## begin STORED DATA

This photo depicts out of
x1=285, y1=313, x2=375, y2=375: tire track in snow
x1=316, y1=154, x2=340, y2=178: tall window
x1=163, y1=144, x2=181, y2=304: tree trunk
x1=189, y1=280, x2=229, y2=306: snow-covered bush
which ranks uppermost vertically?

## end STORED DATA

◆ **WHAT YOU HAVE TO DO**: Please write out the lines of the entries above as a numbered list, leaving out any blank lines.

◆ **FULL SOLUTION**:
1. This photo depicts out of
2. x1=285, y1=313, x2=375, y2=375: tire track in snow
3. x1=316, y1=154, x2=340, y2=178: tall window
4. x1=163, y1=144, x2=181, y2=304: tree trunk
5. x1=189, y1=280, x2=229, y2=306: snow-covered bush
6. which ranks uppermost vertically?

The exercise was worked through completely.